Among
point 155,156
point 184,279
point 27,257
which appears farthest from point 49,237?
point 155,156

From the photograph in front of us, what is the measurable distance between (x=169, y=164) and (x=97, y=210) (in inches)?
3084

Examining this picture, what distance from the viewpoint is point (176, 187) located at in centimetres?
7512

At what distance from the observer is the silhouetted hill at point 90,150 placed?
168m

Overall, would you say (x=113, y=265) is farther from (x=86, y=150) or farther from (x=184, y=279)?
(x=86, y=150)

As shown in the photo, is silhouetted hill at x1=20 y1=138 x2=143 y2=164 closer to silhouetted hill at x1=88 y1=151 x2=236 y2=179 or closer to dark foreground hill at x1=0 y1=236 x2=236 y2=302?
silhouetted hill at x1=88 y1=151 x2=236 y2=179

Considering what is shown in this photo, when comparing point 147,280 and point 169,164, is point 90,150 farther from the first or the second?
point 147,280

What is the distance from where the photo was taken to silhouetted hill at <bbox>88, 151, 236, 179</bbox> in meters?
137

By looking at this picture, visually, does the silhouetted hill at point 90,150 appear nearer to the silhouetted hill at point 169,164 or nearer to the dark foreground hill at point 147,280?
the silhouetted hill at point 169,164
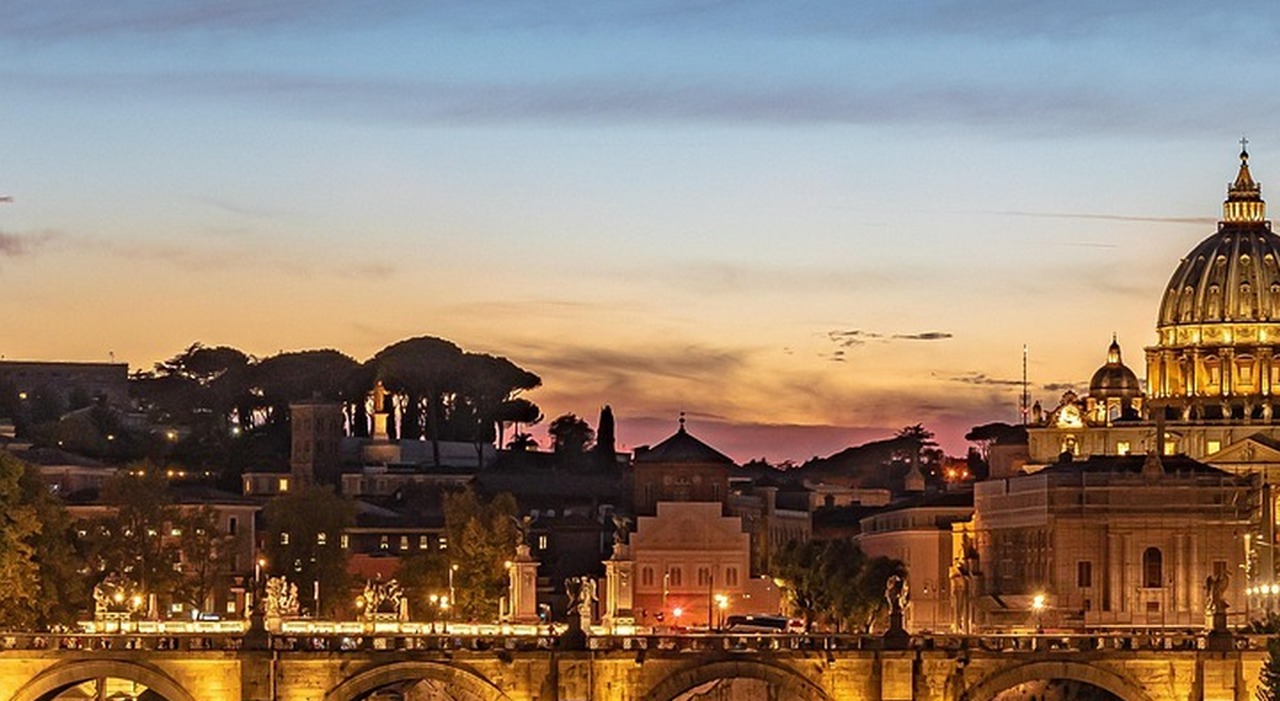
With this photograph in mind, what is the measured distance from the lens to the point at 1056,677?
330 ft

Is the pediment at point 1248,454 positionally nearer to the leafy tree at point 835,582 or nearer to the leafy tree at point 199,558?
the leafy tree at point 835,582

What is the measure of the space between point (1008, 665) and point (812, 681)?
497cm

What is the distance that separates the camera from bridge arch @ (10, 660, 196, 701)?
98.6 metres

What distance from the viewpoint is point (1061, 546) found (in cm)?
16712

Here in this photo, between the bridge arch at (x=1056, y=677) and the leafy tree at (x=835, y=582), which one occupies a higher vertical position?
the leafy tree at (x=835, y=582)

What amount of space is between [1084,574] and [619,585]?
20447mm

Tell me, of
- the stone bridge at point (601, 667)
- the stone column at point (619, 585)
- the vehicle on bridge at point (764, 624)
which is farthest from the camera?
the stone column at point (619, 585)

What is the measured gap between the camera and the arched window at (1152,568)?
166 metres

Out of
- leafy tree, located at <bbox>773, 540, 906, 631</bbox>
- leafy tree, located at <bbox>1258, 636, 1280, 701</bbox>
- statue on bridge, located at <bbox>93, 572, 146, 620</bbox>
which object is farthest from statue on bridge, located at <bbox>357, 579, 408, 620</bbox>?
leafy tree, located at <bbox>1258, 636, 1280, 701</bbox>

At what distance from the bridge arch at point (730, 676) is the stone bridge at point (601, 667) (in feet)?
0.08

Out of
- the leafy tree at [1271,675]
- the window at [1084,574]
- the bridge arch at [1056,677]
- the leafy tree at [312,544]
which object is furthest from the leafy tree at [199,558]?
the leafy tree at [1271,675]

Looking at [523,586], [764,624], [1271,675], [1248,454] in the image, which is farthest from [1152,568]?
[1271,675]

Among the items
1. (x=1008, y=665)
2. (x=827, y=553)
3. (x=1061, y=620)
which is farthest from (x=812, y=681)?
(x=827, y=553)

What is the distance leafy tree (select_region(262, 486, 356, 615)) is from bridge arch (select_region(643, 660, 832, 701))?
60.4 m
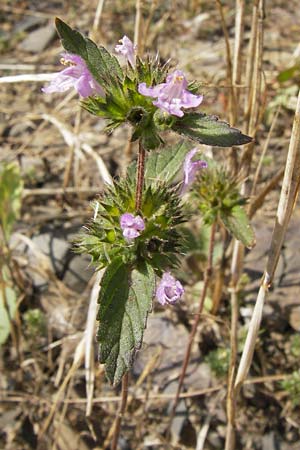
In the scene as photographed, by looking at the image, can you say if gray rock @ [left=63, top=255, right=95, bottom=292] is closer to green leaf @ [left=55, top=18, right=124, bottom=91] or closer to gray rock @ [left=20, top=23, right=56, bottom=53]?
green leaf @ [left=55, top=18, right=124, bottom=91]

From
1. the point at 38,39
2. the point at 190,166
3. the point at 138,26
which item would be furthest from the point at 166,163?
the point at 38,39

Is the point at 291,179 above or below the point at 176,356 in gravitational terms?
above

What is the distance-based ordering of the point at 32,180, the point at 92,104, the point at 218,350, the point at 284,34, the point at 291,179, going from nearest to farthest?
the point at 92,104 → the point at 291,179 → the point at 218,350 → the point at 32,180 → the point at 284,34

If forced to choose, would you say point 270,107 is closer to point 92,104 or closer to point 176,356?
point 176,356

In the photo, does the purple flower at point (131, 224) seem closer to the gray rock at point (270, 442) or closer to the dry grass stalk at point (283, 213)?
the dry grass stalk at point (283, 213)

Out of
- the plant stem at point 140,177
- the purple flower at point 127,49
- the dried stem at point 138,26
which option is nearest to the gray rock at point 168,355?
the plant stem at point 140,177

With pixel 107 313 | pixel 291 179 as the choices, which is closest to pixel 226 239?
pixel 291 179

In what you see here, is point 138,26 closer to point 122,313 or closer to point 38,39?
point 122,313

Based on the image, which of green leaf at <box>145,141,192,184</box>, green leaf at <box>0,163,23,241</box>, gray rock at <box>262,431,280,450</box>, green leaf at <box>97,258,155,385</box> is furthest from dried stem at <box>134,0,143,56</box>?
gray rock at <box>262,431,280,450</box>
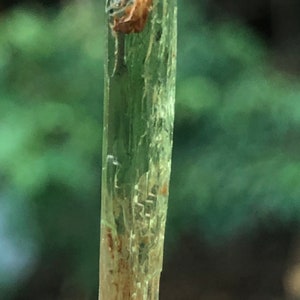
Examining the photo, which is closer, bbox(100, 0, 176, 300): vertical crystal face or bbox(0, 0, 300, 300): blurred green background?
bbox(100, 0, 176, 300): vertical crystal face

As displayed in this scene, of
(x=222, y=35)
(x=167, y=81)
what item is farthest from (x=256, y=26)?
(x=167, y=81)

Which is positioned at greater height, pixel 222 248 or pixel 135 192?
pixel 135 192

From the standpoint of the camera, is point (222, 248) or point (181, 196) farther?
point (222, 248)

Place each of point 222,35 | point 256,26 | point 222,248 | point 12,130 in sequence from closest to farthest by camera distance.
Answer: point 12,130 < point 222,35 < point 222,248 < point 256,26

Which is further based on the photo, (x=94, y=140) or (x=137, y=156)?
(x=94, y=140)

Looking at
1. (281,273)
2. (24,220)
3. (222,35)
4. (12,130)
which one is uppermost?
(222,35)

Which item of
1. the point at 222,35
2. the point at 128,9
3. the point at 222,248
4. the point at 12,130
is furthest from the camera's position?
the point at 222,248

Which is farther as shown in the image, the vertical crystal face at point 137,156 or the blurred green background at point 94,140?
the blurred green background at point 94,140

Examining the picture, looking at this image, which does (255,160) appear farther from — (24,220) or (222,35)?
(24,220)
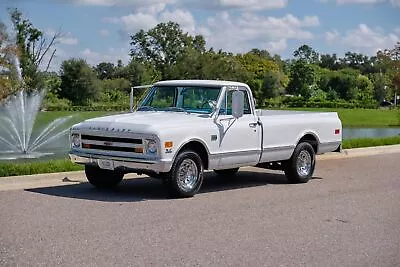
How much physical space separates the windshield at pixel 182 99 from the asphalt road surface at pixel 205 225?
4.56 ft

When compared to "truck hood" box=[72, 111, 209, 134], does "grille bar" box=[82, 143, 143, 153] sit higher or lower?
lower

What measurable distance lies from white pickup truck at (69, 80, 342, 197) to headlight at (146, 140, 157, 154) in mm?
15

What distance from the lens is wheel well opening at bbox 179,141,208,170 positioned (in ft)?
37.8

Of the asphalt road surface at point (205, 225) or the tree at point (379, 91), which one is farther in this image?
the tree at point (379, 91)

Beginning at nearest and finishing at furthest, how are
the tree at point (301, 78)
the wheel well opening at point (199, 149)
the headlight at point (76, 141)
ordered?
the wheel well opening at point (199, 149) < the headlight at point (76, 141) < the tree at point (301, 78)

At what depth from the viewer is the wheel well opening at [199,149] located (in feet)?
37.8

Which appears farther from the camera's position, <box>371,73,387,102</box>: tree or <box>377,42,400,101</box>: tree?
<box>371,73,387,102</box>: tree

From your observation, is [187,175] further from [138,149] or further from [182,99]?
[182,99]

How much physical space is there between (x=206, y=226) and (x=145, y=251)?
1584 millimetres

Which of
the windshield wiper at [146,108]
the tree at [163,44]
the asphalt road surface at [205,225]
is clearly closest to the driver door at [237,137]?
the asphalt road surface at [205,225]

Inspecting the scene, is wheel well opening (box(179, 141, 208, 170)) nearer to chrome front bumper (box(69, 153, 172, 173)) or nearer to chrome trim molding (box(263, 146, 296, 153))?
chrome front bumper (box(69, 153, 172, 173))

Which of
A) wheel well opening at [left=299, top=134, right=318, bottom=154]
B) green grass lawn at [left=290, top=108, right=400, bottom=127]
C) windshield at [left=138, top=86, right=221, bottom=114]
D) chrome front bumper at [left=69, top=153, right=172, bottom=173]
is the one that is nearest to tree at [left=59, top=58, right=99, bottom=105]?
green grass lawn at [left=290, top=108, right=400, bottom=127]

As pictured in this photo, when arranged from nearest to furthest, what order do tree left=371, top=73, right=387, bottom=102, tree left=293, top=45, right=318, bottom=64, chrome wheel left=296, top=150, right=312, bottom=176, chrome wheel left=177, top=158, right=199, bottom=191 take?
chrome wheel left=177, top=158, right=199, bottom=191 < chrome wheel left=296, top=150, right=312, bottom=176 < tree left=371, top=73, right=387, bottom=102 < tree left=293, top=45, right=318, bottom=64

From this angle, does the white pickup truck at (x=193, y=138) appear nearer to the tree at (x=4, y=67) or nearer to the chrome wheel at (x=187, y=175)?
the chrome wheel at (x=187, y=175)
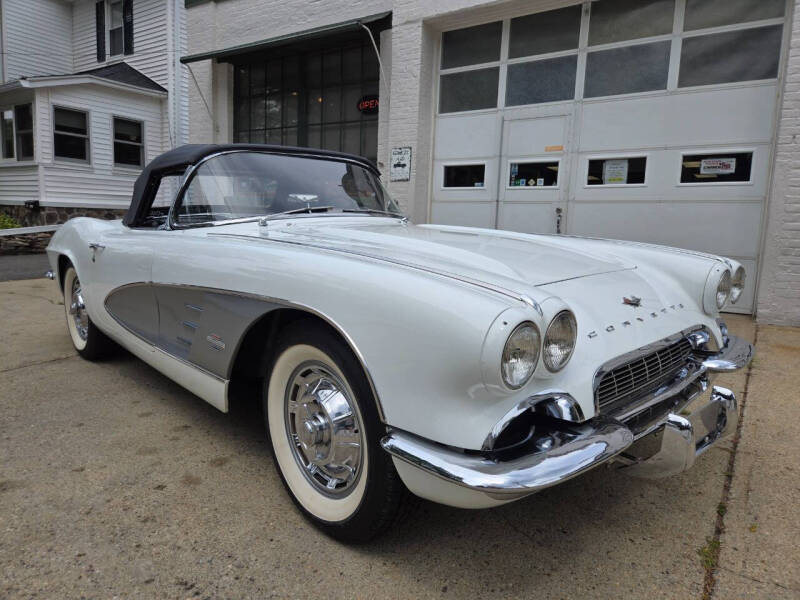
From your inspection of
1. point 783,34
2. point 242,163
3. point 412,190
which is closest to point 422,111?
point 412,190

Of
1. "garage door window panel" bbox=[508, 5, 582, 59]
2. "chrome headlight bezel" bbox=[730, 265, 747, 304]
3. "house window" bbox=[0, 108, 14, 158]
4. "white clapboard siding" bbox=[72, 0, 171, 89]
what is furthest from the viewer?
"white clapboard siding" bbox=[72, 0, 171, 89]

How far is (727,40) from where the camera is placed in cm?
595

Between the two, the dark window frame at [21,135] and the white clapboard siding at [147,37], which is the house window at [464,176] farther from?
the dark window frame at [21,135]

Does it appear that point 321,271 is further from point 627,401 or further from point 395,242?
point 627,401

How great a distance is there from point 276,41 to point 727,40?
20.8ft

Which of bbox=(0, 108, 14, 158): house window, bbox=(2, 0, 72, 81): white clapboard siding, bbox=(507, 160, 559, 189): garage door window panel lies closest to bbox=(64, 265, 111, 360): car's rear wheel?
bbox=(507, 160, 559, 189): garage door window panel

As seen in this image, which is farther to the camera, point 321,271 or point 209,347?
point 209,347

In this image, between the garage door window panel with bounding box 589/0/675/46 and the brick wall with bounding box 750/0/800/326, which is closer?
the brick wall with bounding box 750/0/800/326

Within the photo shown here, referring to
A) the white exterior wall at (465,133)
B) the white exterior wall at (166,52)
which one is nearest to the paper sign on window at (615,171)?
the white exterior wall at (465,133)

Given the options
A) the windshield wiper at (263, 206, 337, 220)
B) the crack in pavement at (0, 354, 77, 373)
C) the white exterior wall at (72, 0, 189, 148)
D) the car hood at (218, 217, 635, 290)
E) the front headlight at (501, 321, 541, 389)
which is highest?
the white exterior wall at (72, 0, 189, 148)

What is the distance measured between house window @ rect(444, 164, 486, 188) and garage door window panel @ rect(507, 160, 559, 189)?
18.2 inches

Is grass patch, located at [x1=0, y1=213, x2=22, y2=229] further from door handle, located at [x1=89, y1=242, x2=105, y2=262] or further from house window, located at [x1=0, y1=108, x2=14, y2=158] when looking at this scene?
door handle, located at [x1=89, y1=242, x2=105, y2=262]

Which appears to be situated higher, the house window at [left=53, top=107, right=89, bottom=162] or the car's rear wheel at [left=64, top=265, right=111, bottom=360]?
the house window at [left=53, top=107, right=89, bottom=162]

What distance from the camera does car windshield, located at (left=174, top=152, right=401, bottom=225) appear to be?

(Prompt)
Format the lines starting at the one containing "In this image, between" and ending at the one containing "18.2 inches" as a two-column CSV with the headers item and answer. Give one row for each answer, with the text that comes before that answer in the item column, every field in double quotes, and line breaks replaced by spaces.

(Exercise output)
item,answer
"In this image, between the garage door window panel with bounding box 589/0/675/46 and the brick wall with bounding box 750/0/800/326, which is closer?","the brick wall with bounding box 750/0/800/326"
"Within the photo shown here, referring to A) the white exterior wall at (465,133) B) the white exterior wall at (166,52) which one is nearest to the paper sign on window at (615,171)?","the white exterior wall at (465,133)"
"Given the options A) the windshield wiper at (263, 206, 337, 220) B) the crack in pavement at (0, 354, 77, 373) C) the white exterior wall at (72, 0, 189, 148) D) the car hood at (218, 217, 635, 290) E) the front headlight at (501, 321, 541, 389) which is highest?","the white exterior wall at (72, 0, 189, 148)"
"What is the distance measured between house window @ rect(444, 164, 486, 188) and garage door window panel @ rect(507, 160, 559, 189)?","18.2 inches"